Spatial lines based on pictures:
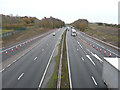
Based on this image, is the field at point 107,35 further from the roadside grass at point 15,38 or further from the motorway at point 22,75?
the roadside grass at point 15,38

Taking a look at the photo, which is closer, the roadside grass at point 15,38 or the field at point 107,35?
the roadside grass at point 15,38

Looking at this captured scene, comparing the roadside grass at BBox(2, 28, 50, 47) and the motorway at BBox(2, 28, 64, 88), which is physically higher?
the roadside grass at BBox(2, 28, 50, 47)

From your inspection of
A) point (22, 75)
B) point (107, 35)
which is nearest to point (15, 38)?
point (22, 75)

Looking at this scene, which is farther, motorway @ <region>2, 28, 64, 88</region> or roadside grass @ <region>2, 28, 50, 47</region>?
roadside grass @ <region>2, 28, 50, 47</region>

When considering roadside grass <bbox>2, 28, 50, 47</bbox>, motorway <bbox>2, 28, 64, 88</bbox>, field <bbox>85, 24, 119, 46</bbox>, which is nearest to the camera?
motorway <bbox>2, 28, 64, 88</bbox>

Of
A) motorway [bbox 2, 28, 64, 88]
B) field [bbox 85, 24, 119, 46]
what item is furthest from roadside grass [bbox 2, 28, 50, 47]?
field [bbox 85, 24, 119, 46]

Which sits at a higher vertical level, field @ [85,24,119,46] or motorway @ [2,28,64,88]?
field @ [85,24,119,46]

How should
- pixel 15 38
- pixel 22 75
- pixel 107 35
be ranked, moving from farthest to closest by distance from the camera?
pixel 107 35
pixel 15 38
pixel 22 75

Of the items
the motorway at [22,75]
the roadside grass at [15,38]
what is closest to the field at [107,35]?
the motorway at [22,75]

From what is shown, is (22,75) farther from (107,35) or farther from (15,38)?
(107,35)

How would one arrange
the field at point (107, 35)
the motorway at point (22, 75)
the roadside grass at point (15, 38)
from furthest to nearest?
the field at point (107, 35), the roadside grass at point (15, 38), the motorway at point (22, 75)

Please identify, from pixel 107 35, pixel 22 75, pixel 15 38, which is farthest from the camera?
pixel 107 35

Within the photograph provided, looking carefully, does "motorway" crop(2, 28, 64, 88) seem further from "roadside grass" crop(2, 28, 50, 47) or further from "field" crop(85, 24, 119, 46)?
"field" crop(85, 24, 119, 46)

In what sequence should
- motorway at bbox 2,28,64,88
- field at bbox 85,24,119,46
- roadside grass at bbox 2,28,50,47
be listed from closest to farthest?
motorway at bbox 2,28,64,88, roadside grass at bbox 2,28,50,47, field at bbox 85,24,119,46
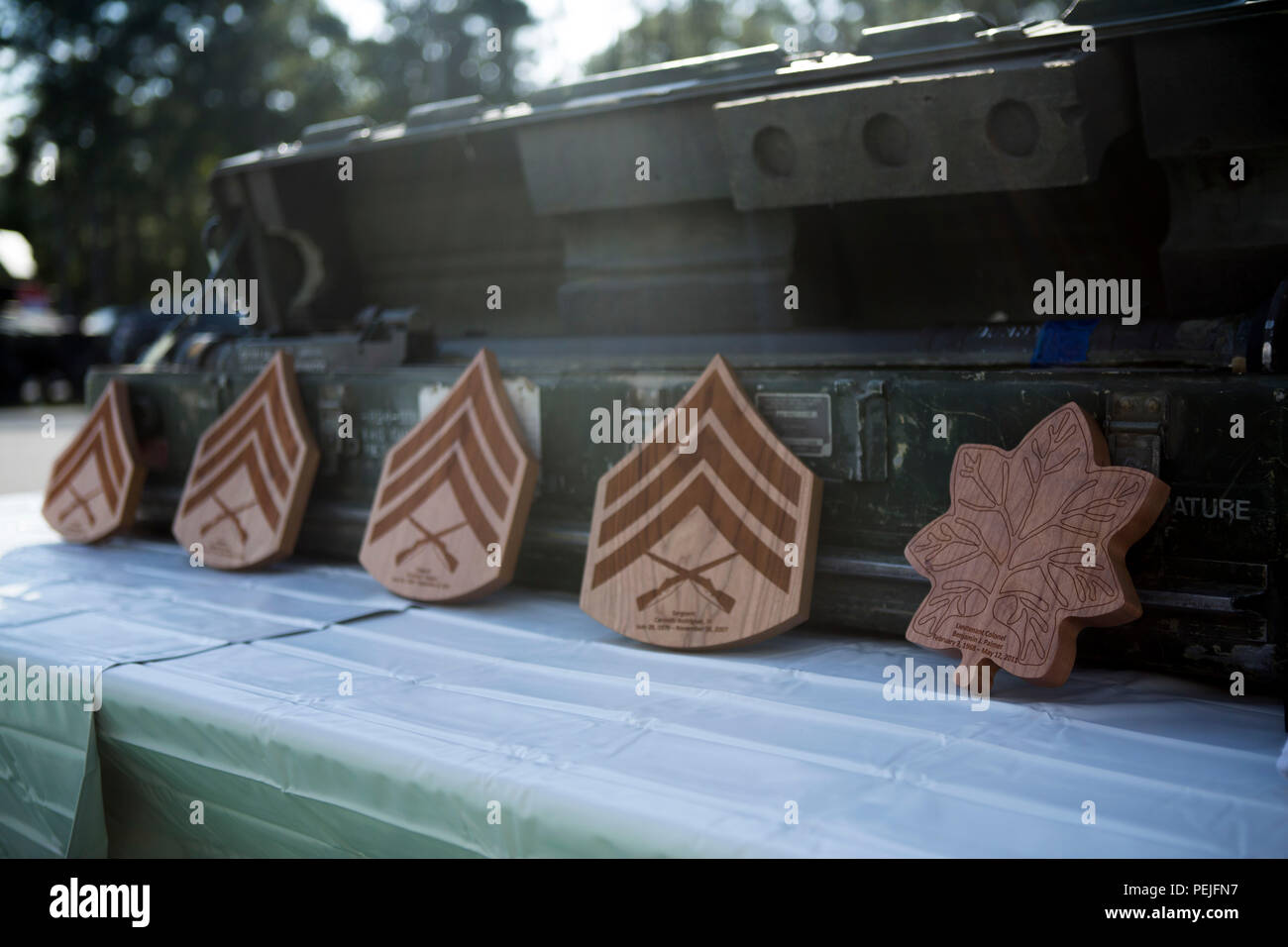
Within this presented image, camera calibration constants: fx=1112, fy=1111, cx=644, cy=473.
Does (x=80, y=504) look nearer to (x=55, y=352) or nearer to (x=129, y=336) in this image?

## Problem to solve:
Copy every line above word for word, leaving out the pictures.

## Exercise answer:
Based on this image, is the field at point 107,35 further from the roadside grass at point 15,38 or further from the motorway at point 22,75?
the roadside grass at point 15,38

Taking a look at the photo, which is closer, the roadside grass at point 15,38 or the field at point 107,35?
the roadside grass at point 15,38

Looking at this captured scene, comparing the roadside grass at BBox(2, 28, 50, 47) and the motorway at BBox(2, 28, 64, 88), which is physically higher?
the roadside grass at BBox(2, 28, 50, 47)

From your inspection of
A) point (22, 75)
B) point (107, 35)
which is nearest to point (15, 38)?
point (22, 75)

Looking at this scene, which is farther, motorway @ <region>2, 28, 64, 88</region> or roadside grass @ <region>2, 28, 50, 47</region>?
roadside grass @ <region>2, 28, 50, 47</region>

When considering roadside grass <bbox>2, 28, 50, 47</bbox>, motorway <bbox>2, 28, 64, 88</bbox>, field <bbox>85, 24, 119, 46</bbox>, which is nearest to the camera?
motorway <bbox>2, 28, 64, 88</bbox>

Of
A) motorway [bbox 2, 28, 64, 88]
B) field [bbox 85, 24, 119, 46]
what item is furthest from roadside grass [bbox 2, 28, 50, 47]?
field [bbox 85, 24, 119, 46]

Which sits at a higher vertical level, field @ [85,24,119,46] or motorway @ [2,28,64,88]?
field @ [85,24,119,46]

How should
- pixel 15 38
- pixel 22 75
- pixel 107 35
be ranked, moving from farthest to closest by distance from the camera?
pixel 107 35
pixel 15 38
pixel 22 75

Of the items
the motorway at [22,75]
the roadside grass at [15,38]
what is closest to the field at [107,35]?
the motorway at [22,75]

From what is shown, is (22,75) farther from (107,35) or farther from (15,38)?
(107,35)

How would one arrange
the field at point (107, 35)
the motorway at point (22, 75)
the roadside grass at point (15, 38)
from furthest to nearest?
the field at point (107, 35), the roadside grass at point (15, 38), the motorway at point (22, 75)

Please identify, from pixel 107 35, pixel 22 75, pixel 15 38, which is farthest from the camera?
pixel 107 35

Within the photograph provided, looking carefully, does "motorway" crop(2, 28, 64, 88) seem further from "roadside grass" crop(2, 28, 50, 47) or further from "field" crop(85, 24, 119, 46)?
"field" crop(85, 24, 119, 46)

In what sequence should
- motorway at bbox 2,28,64,88
- field at bbox 85,24,119,46
- roadside grass at bbox 2,28,50,47
be listed from closest to farthest?
motorway at bbox 2,28,64,88, roadside grass at bbox 2,28,50,47, field at bbox 85,24,119,46
Within this presented image, camera calibration constants: fx=1112, fy=1111, cx=644, cy=473.
Does (x=80, y=504) look nearer to (x=55, y=352) or nearer to (x=129, y=336) in this image?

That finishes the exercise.